The Media Controls Your Mind: An Unusual “Hack” to Fight Back and Regain Control
Even though the biggest secret to turning the tables on the Establishment is so simple, I bet most people have never… not once… even considered it.
Such is the power the current (but dying) system of control has on the mind.
I’ll share the “biggest secret” with you in just one moment.
If you take it to heart, I guarantee it’ll change your perspective on everything — from the mundane to the extraordinary — that happens in your life from now on.
First, though, I’d like to tell you a quick story.
This one takes place during the Cold War when a group of Russian journalists took a tour of the United States.
On the last day of the tour, the American host asked what they thought of the United States.
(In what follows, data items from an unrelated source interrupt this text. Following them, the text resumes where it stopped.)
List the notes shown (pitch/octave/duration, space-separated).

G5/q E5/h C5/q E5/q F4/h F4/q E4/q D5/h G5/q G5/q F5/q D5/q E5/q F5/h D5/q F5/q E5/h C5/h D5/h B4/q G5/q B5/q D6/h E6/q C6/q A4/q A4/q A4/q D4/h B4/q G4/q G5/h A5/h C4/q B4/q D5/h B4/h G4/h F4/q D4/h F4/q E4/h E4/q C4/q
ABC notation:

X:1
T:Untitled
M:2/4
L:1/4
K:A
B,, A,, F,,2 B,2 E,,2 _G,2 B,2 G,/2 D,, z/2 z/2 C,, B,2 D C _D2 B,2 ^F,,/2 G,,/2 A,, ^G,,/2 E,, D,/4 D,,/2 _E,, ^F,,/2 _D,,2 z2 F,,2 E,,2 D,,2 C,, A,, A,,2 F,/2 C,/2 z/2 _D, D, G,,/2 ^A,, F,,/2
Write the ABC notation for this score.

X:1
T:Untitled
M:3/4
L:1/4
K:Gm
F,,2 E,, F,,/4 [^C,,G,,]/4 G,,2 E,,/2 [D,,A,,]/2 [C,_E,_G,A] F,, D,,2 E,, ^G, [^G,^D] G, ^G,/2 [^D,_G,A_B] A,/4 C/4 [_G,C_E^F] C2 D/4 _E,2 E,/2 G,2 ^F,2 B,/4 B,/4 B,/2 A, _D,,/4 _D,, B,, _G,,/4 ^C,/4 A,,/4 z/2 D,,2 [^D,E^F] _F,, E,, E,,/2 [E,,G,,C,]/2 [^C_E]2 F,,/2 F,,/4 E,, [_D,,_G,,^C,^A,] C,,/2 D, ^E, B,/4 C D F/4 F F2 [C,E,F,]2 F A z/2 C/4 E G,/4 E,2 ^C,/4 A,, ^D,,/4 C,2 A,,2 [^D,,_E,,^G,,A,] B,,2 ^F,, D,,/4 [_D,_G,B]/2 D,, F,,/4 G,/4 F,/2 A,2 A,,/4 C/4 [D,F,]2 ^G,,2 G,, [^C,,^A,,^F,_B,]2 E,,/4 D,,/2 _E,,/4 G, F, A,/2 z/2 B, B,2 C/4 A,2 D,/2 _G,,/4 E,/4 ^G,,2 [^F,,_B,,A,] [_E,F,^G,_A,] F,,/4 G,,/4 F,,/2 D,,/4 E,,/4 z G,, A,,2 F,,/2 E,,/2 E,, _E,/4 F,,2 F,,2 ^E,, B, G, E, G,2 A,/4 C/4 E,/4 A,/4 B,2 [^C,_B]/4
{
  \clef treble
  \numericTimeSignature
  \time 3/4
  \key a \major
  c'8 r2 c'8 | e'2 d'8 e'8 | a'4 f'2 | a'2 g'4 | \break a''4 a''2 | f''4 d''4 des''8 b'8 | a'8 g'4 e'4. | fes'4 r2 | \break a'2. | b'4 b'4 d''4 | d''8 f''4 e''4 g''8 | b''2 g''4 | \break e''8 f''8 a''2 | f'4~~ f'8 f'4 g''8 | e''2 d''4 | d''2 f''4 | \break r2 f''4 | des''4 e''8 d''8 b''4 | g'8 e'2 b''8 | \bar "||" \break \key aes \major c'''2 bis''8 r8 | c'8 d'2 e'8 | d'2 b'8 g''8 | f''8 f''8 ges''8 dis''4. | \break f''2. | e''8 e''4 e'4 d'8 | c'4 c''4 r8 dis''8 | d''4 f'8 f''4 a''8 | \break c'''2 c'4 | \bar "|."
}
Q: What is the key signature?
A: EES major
“I have to tell you,” a Russian spokesman said, “that we were astonished to find after reading all the newspapers and watching TV day after day that all the opinions on all the vital issues are the same. To get that result in our country we send journalists to the gulag. We even tear out their fingernails. Here you don’t have to do any of that. What is the secret?”
If this story is true, it’s unlikely the American, even if he knew, revealed the secret sauce. But here’s a clue: Years later, in 1975, the long-winded “United States Senate Select Committee to Study Governmental Operations with Respect to Intelligence Activities”… (catching breath)… discovered that the CIA regularly submitted stories to popular journalists all over America.
“You could get a journalist,” a CIA operative toldWashington Post editor Philip Graham, “cheaper than a good call girl, for a couple hundred dollars a month.”
This isn’t some wacked-out conspiracy theory. This is fact. Although it was probably going on prior, on paper it began in the 1950s under the designation “Operation Mockingbird.”
“After 1953,” says Wikipedia, “the network was overseen by Allen W. Dulles, director of the CIA. By this time, Operation Mockingbird had a major influence over 25 newspapers and wire agencies. The usual methodology was placing reports developed from intelligence provided by the CIA to witting or unwitting reporters. Those reports would then be repeated or cited by the preceding reporters which in turn would then be cited throughout the media wire services.”
In a rare moment of truth, the New York Times adds this little nugget: “During the early years of the Cold War, [prominent writers and artists, from Arthur Schlesinger Jr. to Jackson Pollock] were supported, sometimes lavishly, always secretly, by the C.I.A. as part of its propaganda war against the Soviet Union. It was perhaps the most successful use of ‘soft power’ in American history.”
“That is the nub of the propaganda,” journalist John Pilger said in a speech in Chicago, “the brainwashing if you like, that seeps into the lives of every American, and many of us who are not Americans. From right to left, secular to God-fearing, what so few people know is that in the last half century, United States administrations have overthrown 50 governments — many of them democracies. In the process, thirty countries have been attacked and bombed, with the loss of countless lives.”
For example, the celebrated W.H. Lawrence, a Times reporter, helped to cover up the effects of the atomic bomb in Hiroshima. In Aug. 1945, his headline, reading “No Radioactivity in Hiroshima Ruin,” had the deliberate intent of concealing the fact that, indeed, radioactivity had run rampant and the destruction was absolutely horrific.